I haven’t written, talked or seen you for so long that somehow I have to remind myself that you existed in my universe. Somehow, I have to remind myself that we are kindred spirits, divided by time and living our own lives. We are two souls apart, looking for ourselves in this vast universe. The love was too much to handle but it was comfortable. I have seen your friends everywhere, heard your name everywhere, seeing people who look like you and act like you EVERYWHERE… but they are not YOU. 

Sometimes I wish I can go there. Just drive there and stare at the awesome skyline and de-clutter my brain, wishing you would just see me and sit down beside me and ask me what’s wrong. I want to tell you the things that are wrong or going wrong in my life. I want to show you my vulnerability because it is only you who would understand it and be honest with me. You will give me the most blunt, straightforward answer that I need and would give me that “slap on the face.. wake up Tracy” moment that I have been waiting.

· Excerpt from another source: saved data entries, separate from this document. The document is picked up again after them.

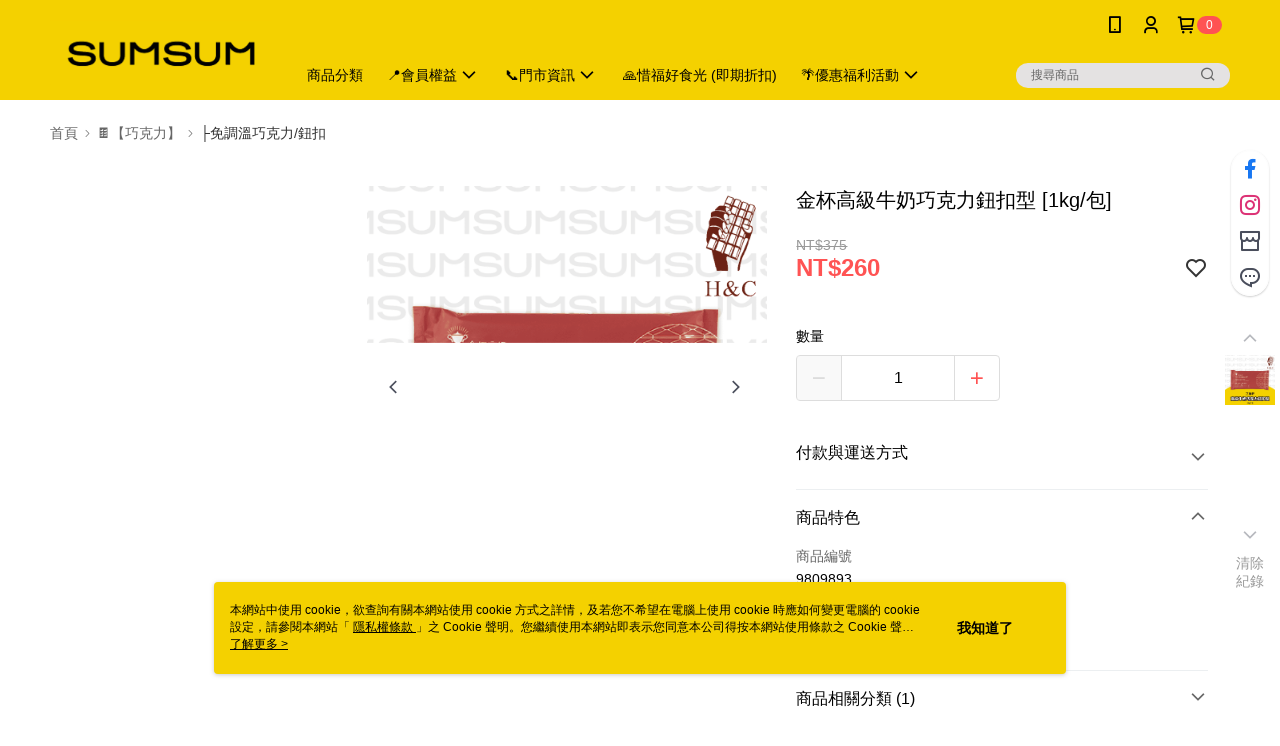

--- FILE ---
content_type: text/css
request_url: https://cms-static.cdn.91app.com/theme/41497/css/cmsTheme_73c9758d-9504-4a1b-aa27-45416af8afdc_1768271950825.css?v=020190828
body_size: 352
content:
.cms-badge{color:#fff;background:#ff5353}.cms-header{background:#f4d100}.cms-nav{color:#000}.cms-logo{background-image:url(https://cms-static.cdn.91app.com/images/original/41497/fe0a1df7-25cb-4d35-8e54-8c20da09d488-1671779063-1ts87jphai_d.png)}.cms-linkColor{color:#428bca !important}.cms-moneyColor{color:#ff5353 !important}.cms-discountMoneyColor{color:#ff5353 !important}.cms-primaryBtnBgColor{background-color:#ff5353 !important}.cms-primaryBtnTextColor{color:#fff !important}.cms-secondBtnBgColor{background-color:#fff !important}.cms-secondBtnTextColor{color:#f04a4a !important}.cms-secondBtnBorderColor{border-color:#f04a4a !important}.cms-primaryHeartBtnBgColor{color:#ff5353 !important}.cms-secondHeartBtnBgColor{color:#333 !important}.cms-generalTagBgColor{background-color:#e3f03a !important}.cms-generalTagTextColor{color:#ff5353 !important}.cms-emphasisTagBgColor{background-color:#ff5353 !important}.cms-emphasisTagTextColor{color:#970202 !important}.cms-keyWordTagTextColor{color:#666 !important}.cms-moneyBgColor{background-color:#ff5353 !important}.cms-moneyBorderColor{border-color:#ff5353 !important}.cms-moneyOutlineColor{outline-color:#ff5353 !important}#progressbar li.active:before{background-color:#ff5353 !important;border-color:#ff5353 !important}.cms-secondBtnBgColor:hover{background-color:#f7f7f7 !important}.cms-primaryBtnBgColor:hover{background-color:#f44 !important}.cms-primaryBtnBorderColor{border-color:#ff5353 !important}.cms-primaryQtyBtnTextColor{color:#ff5353 !important}.cms-tagBorderColor{border-color:#e3f03a !important}.banner-discount-fee{color:#ff5353 !important}.banner-add-to-cart{border-color:#f04a4a !important;color:#f04a4a !important}.cms-main-color{background-color:#f4d100 !important}.cms-sub-color{color:#000 !important}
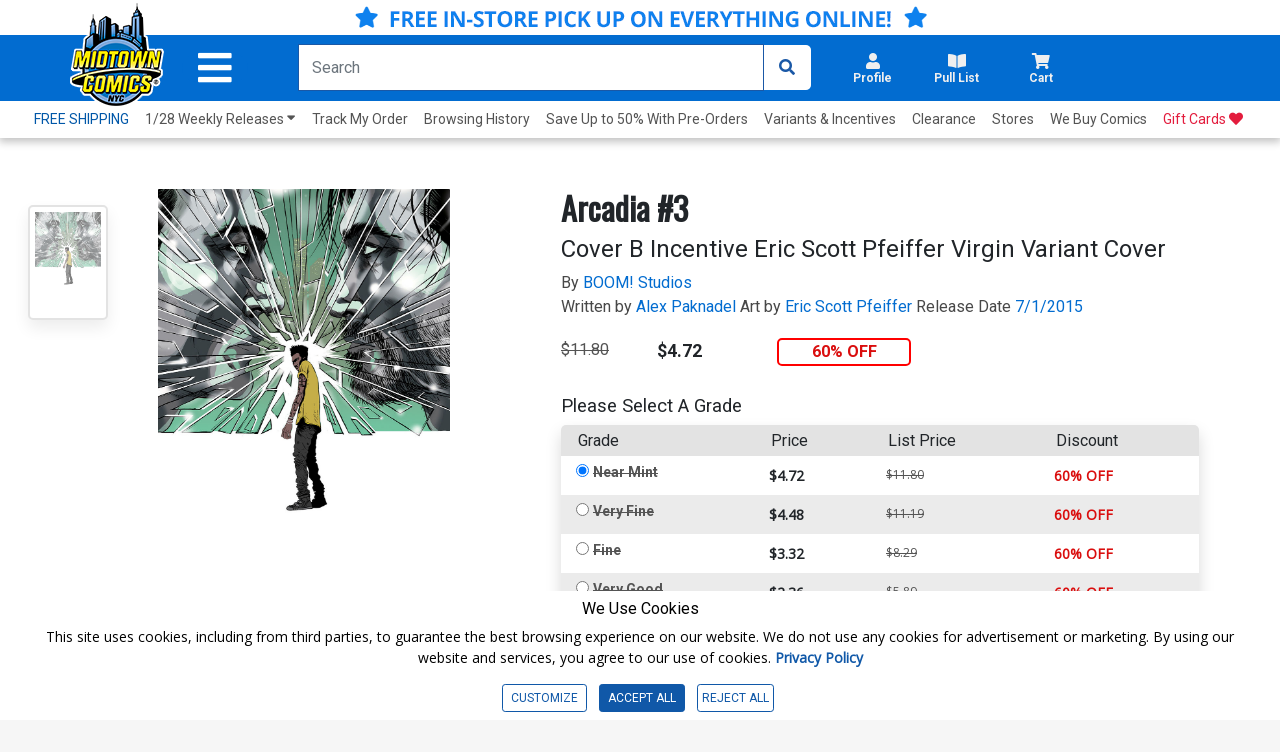

--- FILE ---
content_type: text/html; charset=utf-8
request_url: https://www.midtowncomics.com/product-load-price-info
body_size: -231
content:




        <span class="hidden">Original price:</span>
        <div Class="strike col" id="divpr_price">$11.80</div>
        <span class="hidden">Current price:</span>
        <div Class="price col" id="divpr_lprice">$4.72</div>
            <div Class="sale col" id="divdiscount">60% OFF</div>





--- FILE ---
content_type: text/html; charset=utf-8
request_url: https://www.midtowncomics.com/product-load-purchase-button
body_size: 40
content:

<div class="row">
        <div Class="col-12">
            <!--Cart Button-->
            <div class="btn-group cart-button add-cart-show" id = "addtowishlist1463009">   <div class="qty-container" style="display:none;">       <select id="ipd_addtowishlist_qty_1463009" name="addtowishlist_qty_1463009" class="qty tabindex" aria-label="Wishlist" disabled=""></select>   </div>   <button data-brackets-id="1463009" onclick="javascript:midtown.common.save_wishlist(1463009, 1)" class="btn wish-btn" type="button">   <p data-brackets-id="1463009" class="hidden">Add to wishlist</p>   <i data-brackets-id="1463009" class="far fa-star" aria-hidden="true"></i>   <span> WISHLIST</span>   </button></div><div class="btn-group cart-button added-cart-hide" id = "addedtowishlist1463009">   <div class="qty-container" style="display:none;">       <select id="ipd_addedtowishlist_qty_1463009" name="addedtowishlist_qty_1463009" class="qty tabindex" aria-label="wishlist" disabled=""></select>   </div>   <button data-brackets-id="1463009" class="btn wish-btn" type="button" disabled>   <p data-brackets-id="1463009" class="hidden">Add to wishlist</p>   <i data-brackets-id="1463009" aria-hidden="true" class="fas fa-star"></i>   <span> WISHLISTED</span>   </button></div>
            <!--end of Cart Button-->

        </div>
    
</div>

J, everything is wrong but I am trying to be tough because I am my own bullet proof vest. I put on a fake smile and show the world that I am peachy when in fact I am hurting inside from all the crap I am taking from the guys who want to enter my life. My problem is I allow them to enter my universe when they are not ready to be part of it. (Or they just want to get into my pants) I try to be smile, but deep inside.. I have cracks and band-aids to cover up the scar. I want to tell you that I have been hurt and the only thing that keeps me alive is the reason why I have been hurt. People really do take advantage of the scars other people carry. And it’s up to me how I can get out of this alive. Running away is no longer an option, but humility and a graceful exit is the option.

It has been 8 months. 8 months of the constant struggle to find myself without you in my universe. It’s a struggle that I want to come out of alive and kicking. And today is not a good day, because I miss talking to you.